By Army Spc. Gaelen Lowers
3rd Sustainment Brigade
Aug. 19, 2010 - Making sure all 5,200 soldiers in the 103rd Sustainment Command's 3rd Sustainment Brigade, are qualified in combat lifesaving is a daunting task, but Army Spc. Joshua Fillingane and his wife, Army Spc. Andrea Fillingane, make it look easy. "They work well together," said Army Staff Sgt. Michael Tindal, a brigade emergency care noncommissioned officer and Manning, S.C., native. "You can see their teamwork during the class. They take things from their relationship at home and bring them to work."
Joshua, the brigade's primary combat lifesaver instructor and a Fairmont, Minn., native, met Andrea, an aid station specialist and Austin, Texas, native, while attending advanced individual training in 2007.
"In AIT, we didn't really hang out a lot," Andrea said. "He flirted with me and asked me out, but I told him no. But once we went home to our reserve units, I found out that I actually missed him."
Joshua said he and Andrea started dating over the phone.
"She decided to visit for four days and never left," Joshua said. "We were married a couple months after that."
A few months after their marriage, they both went into active duty. They said being married has helped them both at home and on the job.
"I know what he's best at, and he knows what I am best at," Andrea said. "A lot of the time, we don't even have to discuss it, because we already know who's going to do what. We work together a lot, so we know each other better. It makes things easier for us."
Their NCOs think the situation is beneficial to the brigade by having them work together on such an important aspect of training.
"Since before I ever arrived at the unit, they have worked together on CLS and other projects, and it has just worked for the unit," said Army Staff Sgt. Tricia Watkins, a medical platoon sergeant and Sacramento, Calif., native. "They work well together. They know the material. They work different facets of the class and balance each other out."

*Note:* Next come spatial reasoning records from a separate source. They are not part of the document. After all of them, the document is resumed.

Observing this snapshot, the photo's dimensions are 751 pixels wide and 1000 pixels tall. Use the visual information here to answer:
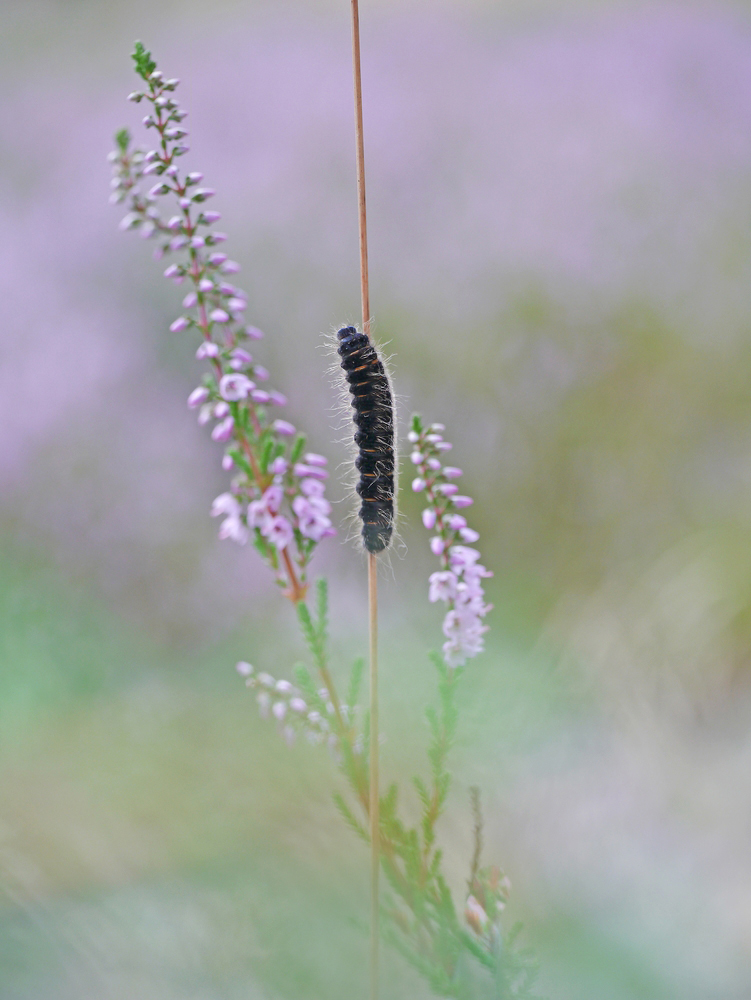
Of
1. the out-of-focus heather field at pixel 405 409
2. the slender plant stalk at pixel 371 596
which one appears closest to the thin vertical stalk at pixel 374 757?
the slender plant stalk at pixel 371 596

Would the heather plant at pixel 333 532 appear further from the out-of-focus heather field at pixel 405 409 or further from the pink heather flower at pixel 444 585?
the out-of-focus heather field at pixel 405 409

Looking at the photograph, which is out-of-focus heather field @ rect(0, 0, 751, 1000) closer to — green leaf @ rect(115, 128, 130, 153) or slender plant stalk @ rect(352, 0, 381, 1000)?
slender plant stalk @ rect(352, 0, 381, 1000)

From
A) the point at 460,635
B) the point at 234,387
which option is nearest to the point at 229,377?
the point at 234,387

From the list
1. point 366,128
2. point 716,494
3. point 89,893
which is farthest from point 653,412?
point 89,893

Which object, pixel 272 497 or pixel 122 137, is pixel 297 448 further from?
pixel 122 137

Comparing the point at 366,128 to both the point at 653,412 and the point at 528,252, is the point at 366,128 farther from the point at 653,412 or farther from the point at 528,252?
the point at 653,412
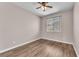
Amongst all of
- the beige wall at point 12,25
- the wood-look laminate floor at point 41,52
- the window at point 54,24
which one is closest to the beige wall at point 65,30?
the window at point 54,24

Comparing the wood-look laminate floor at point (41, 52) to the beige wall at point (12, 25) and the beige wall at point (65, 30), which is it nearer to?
the beige wall at point (12, 25)

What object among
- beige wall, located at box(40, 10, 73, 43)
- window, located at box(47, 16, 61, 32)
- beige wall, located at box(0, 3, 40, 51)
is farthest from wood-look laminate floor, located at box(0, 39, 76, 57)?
window, located at box(47, 16, 61, 32)

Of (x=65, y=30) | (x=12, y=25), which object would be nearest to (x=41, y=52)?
(x=12, y=25)

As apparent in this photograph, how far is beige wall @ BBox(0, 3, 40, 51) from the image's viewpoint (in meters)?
2.82

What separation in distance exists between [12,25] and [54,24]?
3306 mm

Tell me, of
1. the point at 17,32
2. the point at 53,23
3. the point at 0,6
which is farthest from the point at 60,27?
the point at 0,6

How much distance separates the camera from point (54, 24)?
5.44m

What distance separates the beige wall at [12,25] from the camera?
282 cm

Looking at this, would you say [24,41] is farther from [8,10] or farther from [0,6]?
[0,6]

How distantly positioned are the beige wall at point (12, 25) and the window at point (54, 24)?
2.10 m

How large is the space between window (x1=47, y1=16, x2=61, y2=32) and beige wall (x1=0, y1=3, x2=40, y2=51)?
210cm

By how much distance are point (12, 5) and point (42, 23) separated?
340cm

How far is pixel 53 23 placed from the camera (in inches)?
217

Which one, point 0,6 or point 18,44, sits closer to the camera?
point 0,6
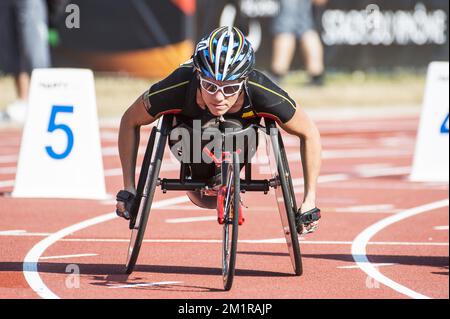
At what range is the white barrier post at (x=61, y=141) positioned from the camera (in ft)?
39.2

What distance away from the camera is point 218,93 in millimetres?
7402

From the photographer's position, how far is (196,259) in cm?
881

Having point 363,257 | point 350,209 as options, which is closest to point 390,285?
point 363,257

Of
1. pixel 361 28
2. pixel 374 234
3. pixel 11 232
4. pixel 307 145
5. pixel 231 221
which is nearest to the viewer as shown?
pixel 231 221

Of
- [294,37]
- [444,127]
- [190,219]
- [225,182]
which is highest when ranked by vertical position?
[225,182]

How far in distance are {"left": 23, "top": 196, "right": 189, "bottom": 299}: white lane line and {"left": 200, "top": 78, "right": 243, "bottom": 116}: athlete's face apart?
4.75 ft

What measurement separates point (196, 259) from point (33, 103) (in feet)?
12.4

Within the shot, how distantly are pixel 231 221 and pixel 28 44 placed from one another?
37.7 feet

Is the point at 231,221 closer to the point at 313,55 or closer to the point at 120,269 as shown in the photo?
the point at 120,269

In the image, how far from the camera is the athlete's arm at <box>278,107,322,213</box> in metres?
7.76

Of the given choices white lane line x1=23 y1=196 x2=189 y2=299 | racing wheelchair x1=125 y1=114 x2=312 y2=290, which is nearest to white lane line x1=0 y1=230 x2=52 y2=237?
white lane line x1=23 y1=196 x2=189 y2=299

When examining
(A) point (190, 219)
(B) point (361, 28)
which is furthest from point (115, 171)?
(B) point (361, 28)

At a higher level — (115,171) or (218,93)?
(218,93)

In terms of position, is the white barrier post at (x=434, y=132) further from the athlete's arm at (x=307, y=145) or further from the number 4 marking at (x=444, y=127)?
the athlete's arm at (x=307, y=145)
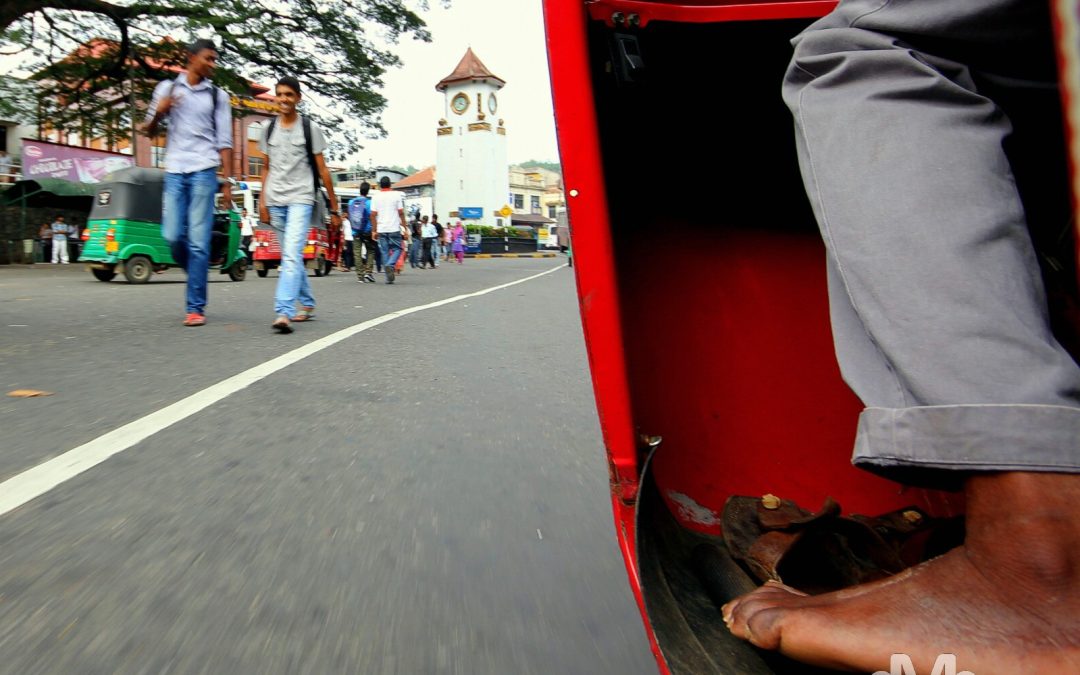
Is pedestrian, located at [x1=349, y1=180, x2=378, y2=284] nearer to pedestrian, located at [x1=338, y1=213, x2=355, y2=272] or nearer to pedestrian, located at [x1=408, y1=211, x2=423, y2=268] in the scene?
pedestrian, located at [x1=338, y1=213, x2=355, y2=272]

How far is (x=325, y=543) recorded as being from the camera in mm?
1894

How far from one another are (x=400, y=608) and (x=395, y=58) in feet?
79.7

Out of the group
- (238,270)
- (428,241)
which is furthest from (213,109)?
(428,241)

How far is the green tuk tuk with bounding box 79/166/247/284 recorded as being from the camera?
12.9m

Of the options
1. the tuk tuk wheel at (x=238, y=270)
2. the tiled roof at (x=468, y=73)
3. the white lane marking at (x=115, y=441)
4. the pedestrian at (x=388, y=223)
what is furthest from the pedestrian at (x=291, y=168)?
the tiled roof at (x=468, y=73)

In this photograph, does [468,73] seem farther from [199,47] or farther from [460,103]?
[199,47]

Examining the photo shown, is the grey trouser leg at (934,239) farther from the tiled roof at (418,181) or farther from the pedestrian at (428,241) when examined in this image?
the tiled roof at (418,181)

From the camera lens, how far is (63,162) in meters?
29.8

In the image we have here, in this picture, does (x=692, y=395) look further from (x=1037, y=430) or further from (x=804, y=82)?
(x=1037, y=430)

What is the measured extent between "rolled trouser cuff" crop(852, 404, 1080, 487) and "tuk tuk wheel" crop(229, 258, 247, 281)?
15.3m

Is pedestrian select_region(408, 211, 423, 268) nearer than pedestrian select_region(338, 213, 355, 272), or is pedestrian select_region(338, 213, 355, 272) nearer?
pedestrian select_region(338, 213, 355, 272)

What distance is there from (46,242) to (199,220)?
21.9 metres

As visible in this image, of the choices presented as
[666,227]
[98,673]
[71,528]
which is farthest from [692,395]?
[71,528]

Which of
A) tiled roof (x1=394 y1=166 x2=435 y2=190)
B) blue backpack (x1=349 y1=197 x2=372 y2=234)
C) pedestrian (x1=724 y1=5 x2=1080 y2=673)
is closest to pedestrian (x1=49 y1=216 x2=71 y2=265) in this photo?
blue backpack (x1=349 y1=197 x2=372 y2=234)
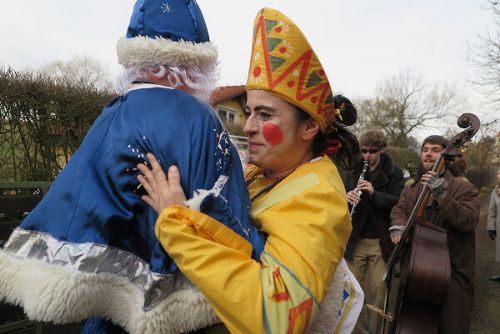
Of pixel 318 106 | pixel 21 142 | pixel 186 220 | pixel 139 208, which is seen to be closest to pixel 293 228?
pixel 186 220

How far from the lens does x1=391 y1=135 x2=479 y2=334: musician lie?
3322 mm

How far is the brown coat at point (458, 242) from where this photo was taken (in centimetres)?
332

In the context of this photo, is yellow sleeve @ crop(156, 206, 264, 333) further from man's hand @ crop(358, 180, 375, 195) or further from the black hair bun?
man's hand @ crop(358, 180, 375, 195)

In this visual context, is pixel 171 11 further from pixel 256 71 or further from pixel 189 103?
pixel 256 71

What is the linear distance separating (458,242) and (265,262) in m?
2.95

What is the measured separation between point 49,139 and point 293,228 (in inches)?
152

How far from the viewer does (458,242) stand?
3471 mm

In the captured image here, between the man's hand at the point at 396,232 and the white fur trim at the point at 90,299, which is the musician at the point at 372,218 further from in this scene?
the white fur trim at the point at 90,299

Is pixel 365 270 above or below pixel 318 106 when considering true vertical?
below

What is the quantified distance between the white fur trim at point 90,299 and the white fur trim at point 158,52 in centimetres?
68

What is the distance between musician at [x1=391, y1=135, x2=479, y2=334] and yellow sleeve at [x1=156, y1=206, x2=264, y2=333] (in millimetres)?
2708

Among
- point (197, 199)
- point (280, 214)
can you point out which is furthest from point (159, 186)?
point (280, 214)

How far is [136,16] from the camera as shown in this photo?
1.32 metres

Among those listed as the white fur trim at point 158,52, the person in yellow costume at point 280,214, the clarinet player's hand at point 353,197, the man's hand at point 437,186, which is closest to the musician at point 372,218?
the clarinet player's hand at point 353,197
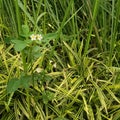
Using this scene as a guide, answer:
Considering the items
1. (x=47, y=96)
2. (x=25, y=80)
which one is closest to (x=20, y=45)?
(x=25, y=80)

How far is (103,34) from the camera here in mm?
1707

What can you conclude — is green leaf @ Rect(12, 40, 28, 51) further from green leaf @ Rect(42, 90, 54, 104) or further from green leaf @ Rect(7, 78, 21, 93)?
green leaf @ Rect(42, 90, 54, 104)

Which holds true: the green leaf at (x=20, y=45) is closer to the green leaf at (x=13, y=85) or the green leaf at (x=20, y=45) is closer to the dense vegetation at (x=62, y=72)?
the dense vegetation at (x=62, y=72)

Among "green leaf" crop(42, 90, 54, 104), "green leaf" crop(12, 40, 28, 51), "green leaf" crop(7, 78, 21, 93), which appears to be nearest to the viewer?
"green leaf" crop(12, 40, 28, 51)

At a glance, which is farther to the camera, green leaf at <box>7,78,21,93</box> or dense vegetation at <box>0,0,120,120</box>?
dense vegetation at <box>0,0,120,120</box>

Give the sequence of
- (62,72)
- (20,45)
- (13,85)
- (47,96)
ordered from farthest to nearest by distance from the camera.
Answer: (62,72)
(47,96)
(13,85)
(20,45)

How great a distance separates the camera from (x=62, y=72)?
1.60 m

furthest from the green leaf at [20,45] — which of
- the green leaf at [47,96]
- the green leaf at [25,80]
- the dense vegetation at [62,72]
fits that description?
the green leaf at [47,96]

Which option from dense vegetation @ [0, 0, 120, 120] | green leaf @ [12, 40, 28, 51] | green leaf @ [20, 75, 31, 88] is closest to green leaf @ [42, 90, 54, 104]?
dense vegetation @ [0, 0, 120, 120]

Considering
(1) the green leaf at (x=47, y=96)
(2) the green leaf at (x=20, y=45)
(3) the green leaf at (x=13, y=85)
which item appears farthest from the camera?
(1) the green leaf at (x=47, y=96)

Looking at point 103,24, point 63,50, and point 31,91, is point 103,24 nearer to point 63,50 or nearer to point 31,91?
point 63,50

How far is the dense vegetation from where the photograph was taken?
1.46 m

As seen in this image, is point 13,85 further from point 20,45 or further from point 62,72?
point 62,72

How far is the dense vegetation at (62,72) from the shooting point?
1462 millimetres
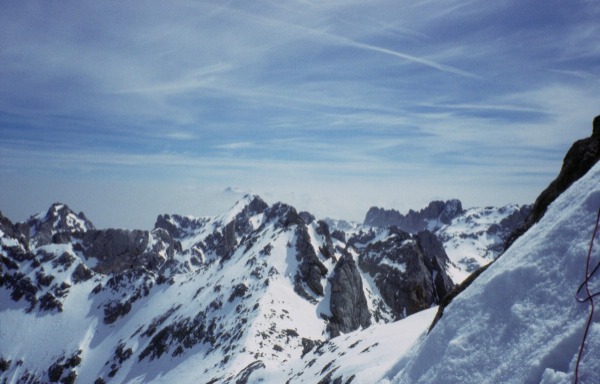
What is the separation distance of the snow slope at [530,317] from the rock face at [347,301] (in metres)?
66.1

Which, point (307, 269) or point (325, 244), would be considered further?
point (325, 244)

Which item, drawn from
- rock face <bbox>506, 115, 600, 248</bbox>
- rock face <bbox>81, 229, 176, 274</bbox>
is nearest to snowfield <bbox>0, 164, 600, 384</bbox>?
rock face <bbox>81, 229, 176, 274</bbox>

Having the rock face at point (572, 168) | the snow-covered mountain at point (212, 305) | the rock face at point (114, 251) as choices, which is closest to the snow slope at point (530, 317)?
the rock face at point (572, 168)

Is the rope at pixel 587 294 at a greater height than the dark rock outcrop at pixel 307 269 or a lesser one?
greater

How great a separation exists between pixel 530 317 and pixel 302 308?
71.0m

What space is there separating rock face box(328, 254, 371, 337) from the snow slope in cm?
6613

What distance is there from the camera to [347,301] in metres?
82.9

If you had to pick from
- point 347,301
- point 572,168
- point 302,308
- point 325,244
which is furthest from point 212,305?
point 572,168

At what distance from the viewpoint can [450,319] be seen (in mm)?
11031

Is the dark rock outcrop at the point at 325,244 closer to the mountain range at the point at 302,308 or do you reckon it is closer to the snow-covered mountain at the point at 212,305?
the snow-covered mountain at the point at 212,305

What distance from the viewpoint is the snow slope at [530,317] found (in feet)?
25.1

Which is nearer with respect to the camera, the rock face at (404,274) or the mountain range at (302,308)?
the mountain range at (302,308)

This is the couple's first deployment. They said they wouldn't have wanted to deploy without each other.
"It makes [deployment] easier," Andrea said. "You have someone to lean on and help you cope with everything you face."
Around 90 percent of combat deaths occur on the battlefield before casualties reach a medical treatment facility, according to the Army combat lifesavers course manual. This is why the Army requires every soldier heading into a combat zone to receive CLS training.
Operation Iraqi Freedom will transition into Operation New Dawn on Sept. 1, and the number of troops in Iraq will be about 50,000 by then. This means the 3rd Sustainment Brigade will provide the primary CLS instructors for northern and central Iraq, Tindal said. This will put the Fillinganes in charge of training nearly 20 percent of U.S. forces in Iraq.
"It makes me feel good that my NCOs trust us to do what we need to do to get the job done," Joshua said. "It's a big responsibility."
Both specialists said part of the reason they love their job is because they are together.
"I love working with her," Joshua said. "It makes the job a lot easier, having someone there. When things go bad, I know I have someone there that I can rely on heavily to make things go right."